§ Problem to solve: Please write out all the data that follows exactly, without the pictures.

Records supplied Block Start

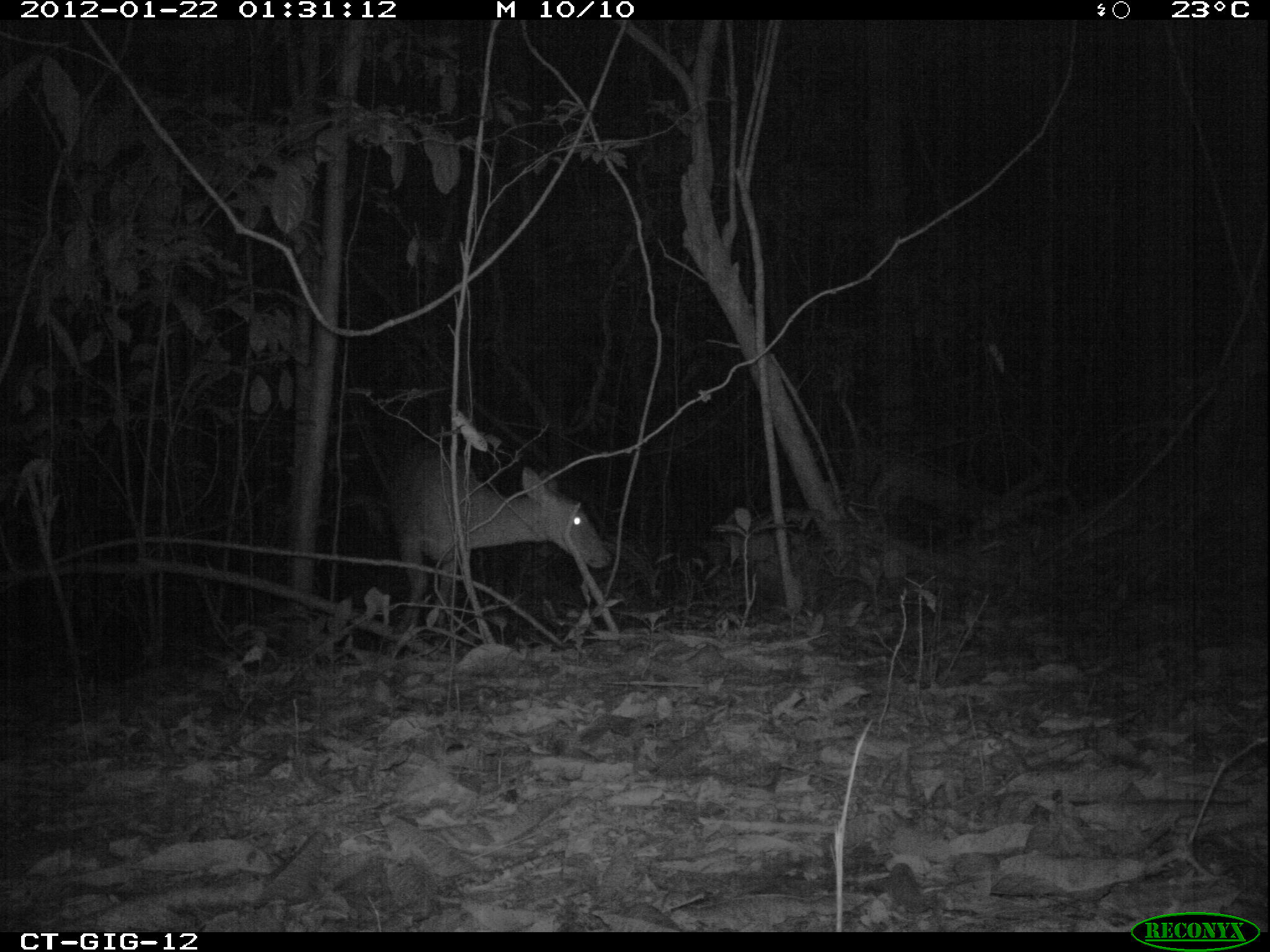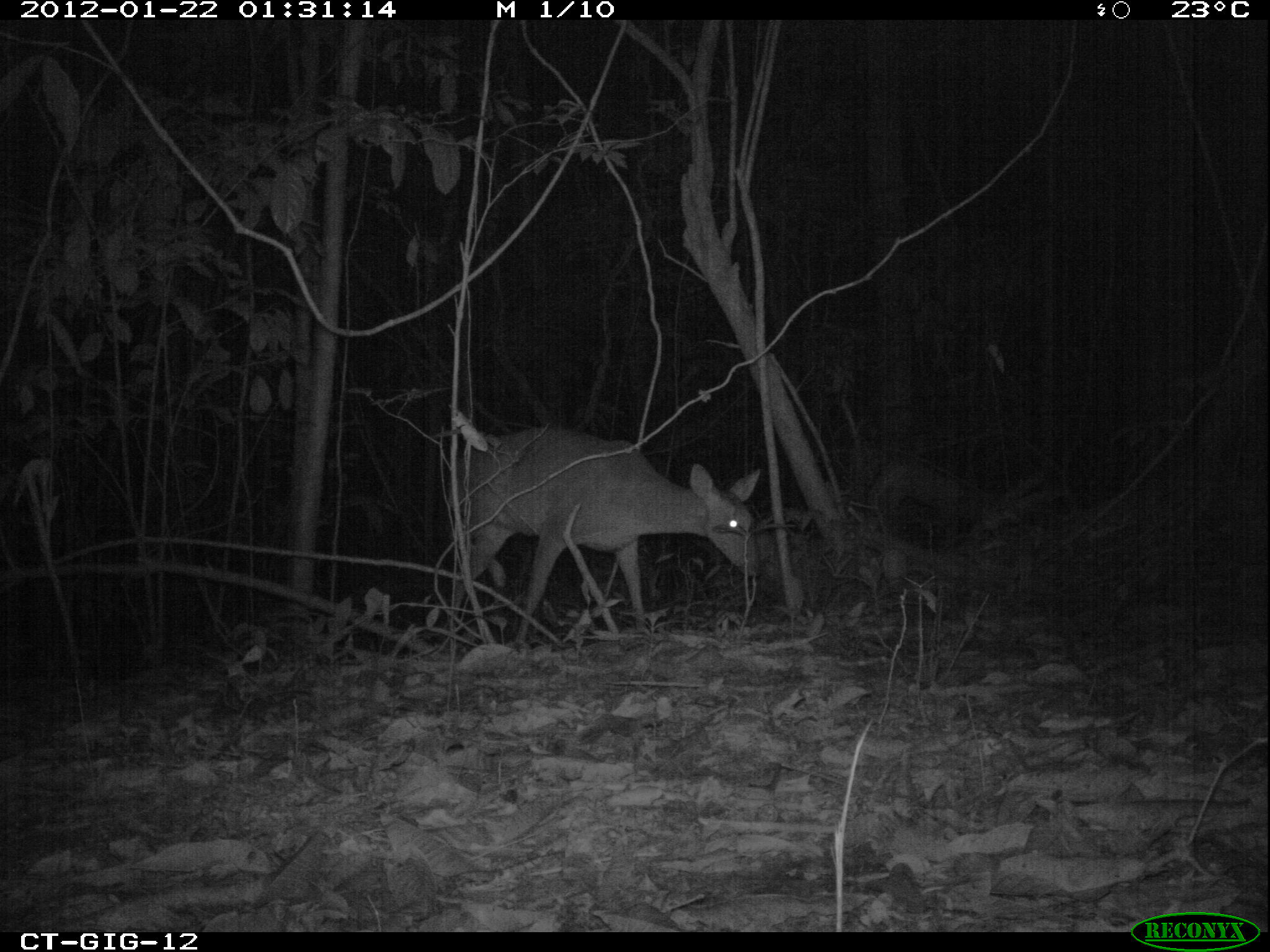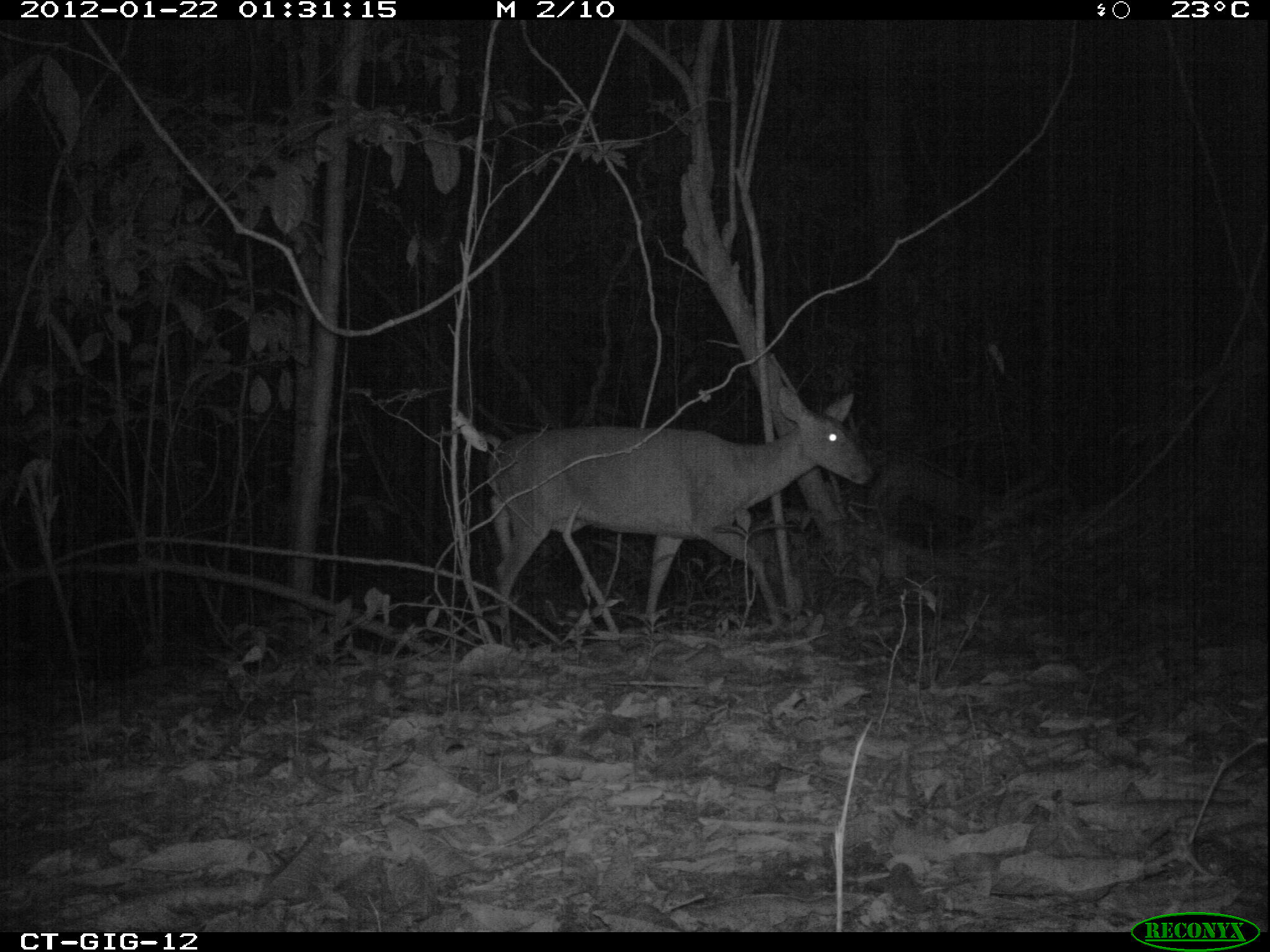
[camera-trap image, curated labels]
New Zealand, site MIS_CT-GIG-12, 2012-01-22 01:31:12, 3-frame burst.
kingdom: Animalia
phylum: Chordata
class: Mammalia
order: Artiodactyla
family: Cervidae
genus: Odocoileus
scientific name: Odocoileus virginianus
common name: white-tailed deer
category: white tailed deer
White tailed deer (white-tailed deer) (Odocoileus virginianus).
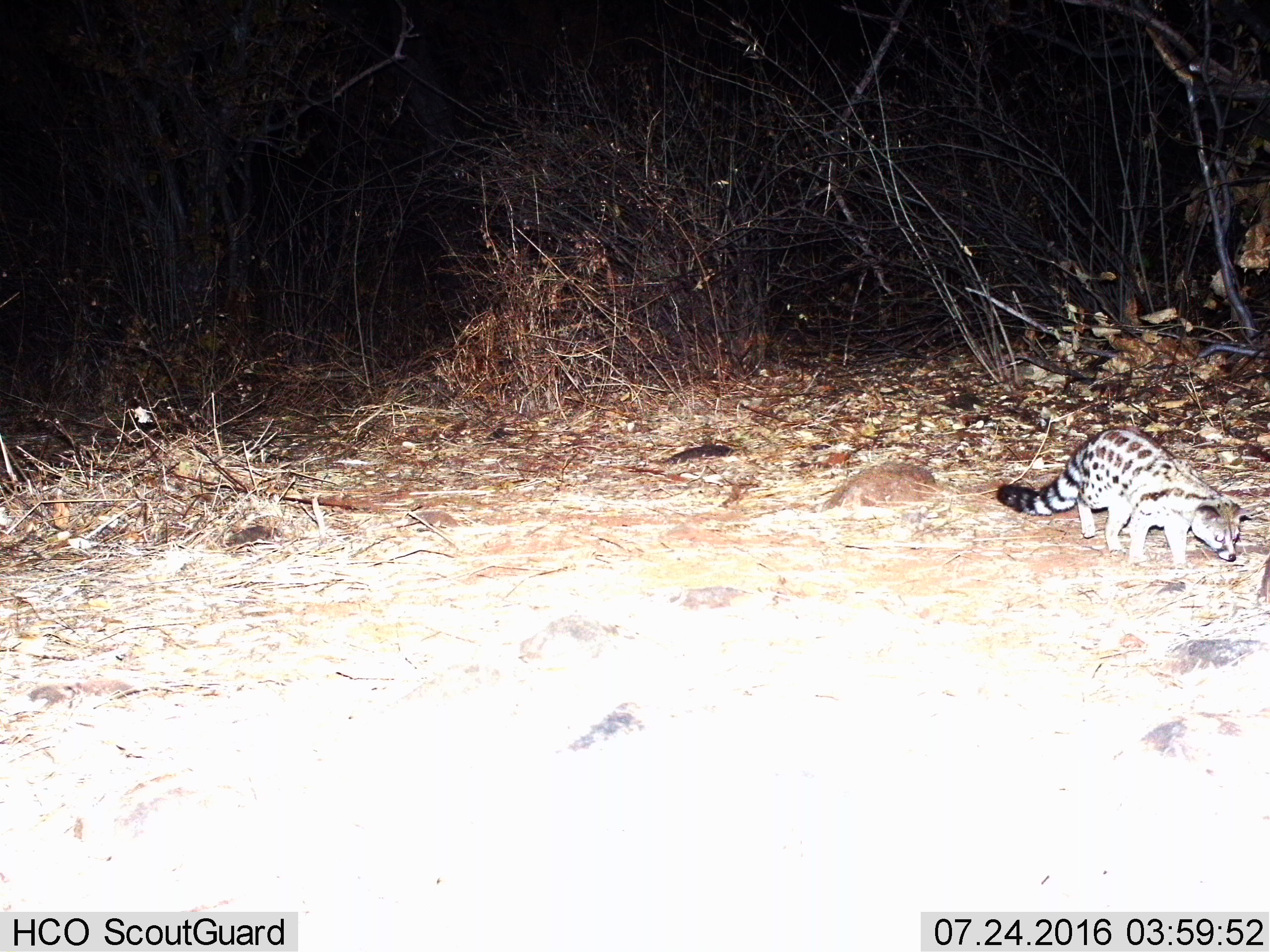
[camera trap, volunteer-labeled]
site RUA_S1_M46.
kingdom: Animalia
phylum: Chordata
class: Mammalia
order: Carnivora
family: Viverridae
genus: Genetta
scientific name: Genetta genetta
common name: small-spotted genet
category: genetcommonsmallspotted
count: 1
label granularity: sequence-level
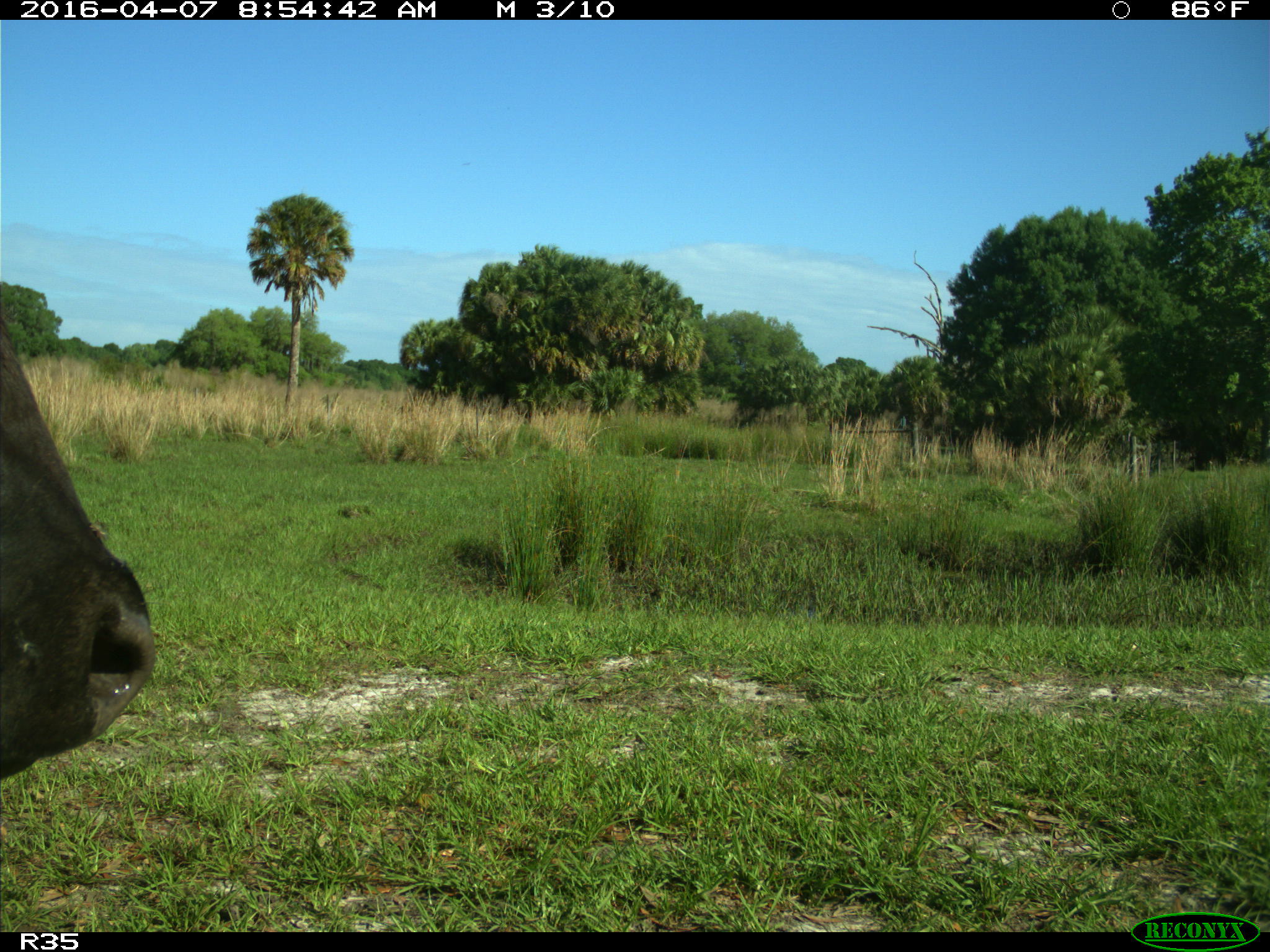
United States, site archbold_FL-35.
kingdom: Animalia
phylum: Chordata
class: Mammalia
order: Artiodactyla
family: Bovidae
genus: Bos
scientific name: Bos taurus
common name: domestic cow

Records supplied Block End

§ Solution to the problem:
[camera-trap image, curated labels]
New Zealand, site MIS_CT-GIG-12, 2012-01-22 01:31:12, 3-frame burst.
kingdom: Animalia
phylum: Chordata
class: Mammalia
order: Artiodactyla
family: Cervidae
genus: Odocoileus
scientific name: Odocoileus virginianus
common name: white-tailed deer
category: white tailed deer
White tailed deer (white-tailed deer) (Odocoileus virginianus).
[camera trap, volunteer-labeled]
site RUA_S1_M46.
kingdom: Animalia
phylum: Chordata
class: Mammalia
order: Carnivora
family: Viverridae
genus: Genetta
scientific name: Genetta genetta
common name: small-spotted genet
category: genetcommonsmallspotted
count: 1
label granularity: sequence-level
United States, site archbold_FL-35.
kingdom: Animalia
phylum: Chordata
class: Mammalia
order: Artiodactyla
family: Bovidae
genus: Bos
scientific name: Bos taurus
common name: domestic cow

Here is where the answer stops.